## Requirements
Edit the records below by replacing "green hill" with "grassy hill" wherever it occurs, keeping every other part of the text unchanged.

## Data in this exercise
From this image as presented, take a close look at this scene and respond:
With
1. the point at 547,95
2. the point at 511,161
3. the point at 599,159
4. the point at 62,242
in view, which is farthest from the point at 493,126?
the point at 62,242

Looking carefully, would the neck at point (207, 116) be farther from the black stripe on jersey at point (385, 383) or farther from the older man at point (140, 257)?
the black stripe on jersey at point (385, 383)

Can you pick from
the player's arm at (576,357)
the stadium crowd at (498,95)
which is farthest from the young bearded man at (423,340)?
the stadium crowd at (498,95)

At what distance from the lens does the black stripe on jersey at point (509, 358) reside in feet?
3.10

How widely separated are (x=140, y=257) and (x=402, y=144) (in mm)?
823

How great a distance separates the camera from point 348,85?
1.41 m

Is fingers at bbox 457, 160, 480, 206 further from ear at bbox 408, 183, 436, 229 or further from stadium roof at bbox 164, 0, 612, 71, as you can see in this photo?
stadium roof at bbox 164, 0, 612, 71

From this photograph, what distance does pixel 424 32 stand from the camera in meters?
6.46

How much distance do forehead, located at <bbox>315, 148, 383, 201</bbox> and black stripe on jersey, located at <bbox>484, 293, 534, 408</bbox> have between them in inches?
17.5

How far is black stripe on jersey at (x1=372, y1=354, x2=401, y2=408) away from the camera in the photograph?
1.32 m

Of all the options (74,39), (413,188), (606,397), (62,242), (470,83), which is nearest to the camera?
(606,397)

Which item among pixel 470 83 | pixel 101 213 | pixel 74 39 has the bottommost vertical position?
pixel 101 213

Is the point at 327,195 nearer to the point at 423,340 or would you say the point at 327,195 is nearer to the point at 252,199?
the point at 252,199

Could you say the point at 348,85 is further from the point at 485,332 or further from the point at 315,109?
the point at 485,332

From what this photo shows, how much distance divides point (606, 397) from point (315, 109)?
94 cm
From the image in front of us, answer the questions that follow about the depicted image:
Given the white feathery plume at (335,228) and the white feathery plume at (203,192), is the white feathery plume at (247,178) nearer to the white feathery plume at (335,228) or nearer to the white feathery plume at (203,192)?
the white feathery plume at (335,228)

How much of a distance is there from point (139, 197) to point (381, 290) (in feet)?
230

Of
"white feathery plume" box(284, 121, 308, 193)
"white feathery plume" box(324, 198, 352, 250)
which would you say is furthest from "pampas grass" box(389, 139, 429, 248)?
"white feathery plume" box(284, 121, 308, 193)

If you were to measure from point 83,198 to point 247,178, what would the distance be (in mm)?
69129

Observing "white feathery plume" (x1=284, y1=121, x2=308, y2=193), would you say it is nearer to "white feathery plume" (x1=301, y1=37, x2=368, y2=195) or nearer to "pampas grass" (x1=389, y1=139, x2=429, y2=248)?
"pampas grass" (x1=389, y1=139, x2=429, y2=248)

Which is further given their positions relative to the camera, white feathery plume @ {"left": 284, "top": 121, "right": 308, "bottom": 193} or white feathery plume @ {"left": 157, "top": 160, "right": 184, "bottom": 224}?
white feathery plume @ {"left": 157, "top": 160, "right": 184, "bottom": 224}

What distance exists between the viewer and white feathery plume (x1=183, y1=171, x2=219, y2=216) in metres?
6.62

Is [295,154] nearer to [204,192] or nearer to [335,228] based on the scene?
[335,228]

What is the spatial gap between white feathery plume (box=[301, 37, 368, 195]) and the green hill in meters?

## The solution
From this image as presented, take a close look at this scene and respond:
With
1. the point at 547,95
2. the point at 511,161
3. the point at 599,159
4. the point at 62,242
in view, which is farthest from the point at 493,126?
the point at 62,242

Looking carefully, would the neck at point (207, 116) be farther from the black stripe on jersey at point (385, 383) or farther from the older man at point (140, 257)?
the black stripe on jersey at point (385, 383)

Can you pick from
the player's arm at (576,357)
the stadium crowd at (498,95)
which is farthest from the young bearded man at (423,340)?
the stadium crowd at (498,95)

At what distance from the lens does the black stripe on jersey at point (509, 358) reside in feet?
3.10

How widely separated are (x=140, y=257) and (x=402, y=144) (in mm)?
823

How great a distance separates the camera from point 348,85?
1.41 m

Is fingers at bbox 457, 160, 480, 206 further from ear at bbox 408, 183, 436, 229 or further from stadium roof at bbox 164, 0, 612, 71, as you can see in this photo?
stadium roof at bbox 164, 0, 612, 71

From this photograph, what distance does pixel 424 32 stand from the camera in meters?
6.46

How much distance do forehead, located at <bbox>315, 148, 383, 201</bbox> and black stripe on jersey, located at <bbox>484, 293, 534, 408</bbox> have between them in inches?
17.5

How far is black stripe on jersey at (x1=372, y1=354, x2=401, y2=408) away from the camera in the photograph?
1.32 m

Of all the options (74,39), (413,188), (606,397), (62,242), (470,83), which is nearest to the camera?
(606,397)

Which item among pixel 470 83 | pixel 101 213 | pixel 74 39 has the bottommost vertical position?
pixel 101 213

Is the point at 327,195 nearer to the point at 423,340 or would you say the point at 327,195 is nearer to the point at 252,199?
the point at 252,199

Could you say the point at 348,85 is further from the point at 485,332 or further from the point at 315,109?
the point at 485,332

From what this photo shows, how much distance divides point (606, 397) from point (315, 109)?
94 cm
From the image in front of us, answer the questions that follow about the depicted image:
Given the white feathery plume at (335,228) and the white feathery plume at (203,192), is the white feathery plume at (247,178) nearer to the white feathery plume at (335,228) or nearer to the white feathery plume at (203,192)?
the white feathery plume at (335,228)

How much of a distance is there from point (139, 197) to point (381, 290) (in feet)?
230

Of
"white feathery plume" box(284, 121, 308, 193)
"white feathery plume" box(324, 198, 352, 250)
which would you say is furthest from "pampas grass" box(389, 139, 429, 248)?
"white feathery plume" box(284, 121, 308, 193)

If you were to measure from point 83,198 to point 247,178, what would the distance be (in mm)?
69129

Observing "white feathery plume" (x1=284, y1=121, x2=308, y2=193), would you say it is nearer to "white feathery plume" (x1=301, y1=37, x2=368, y2=195) or nearer to "pampas grass" (x1=389, y1=139, x2=429, y2=248)?
"pampas grass" (x1=389, y1=139, x2=429, y2=248)

Which is further given their positions relative to the camera, white feathery plume @ {"left": 284, "top": 121, "right": 308, "bottom": 193} or white feathery plume @ {"left": 157, "top": 160, "right": 184, "bottom": 224}?
white feathery plume @ {"left": 157, "top": 160, "right": 184, "bottom": 224}

What distance exists between the viewer and white feathery plume (x1=183, y1=171, x2=219, y2=216) in metres?
6.62

Is [295,154] nearer to [204,192] or nearer to [335,228] based on the scene?
[335,228]

What is the spatial gap between white feathery plume (box=[301, 37, 368, 195]) and the grassy hill in meters?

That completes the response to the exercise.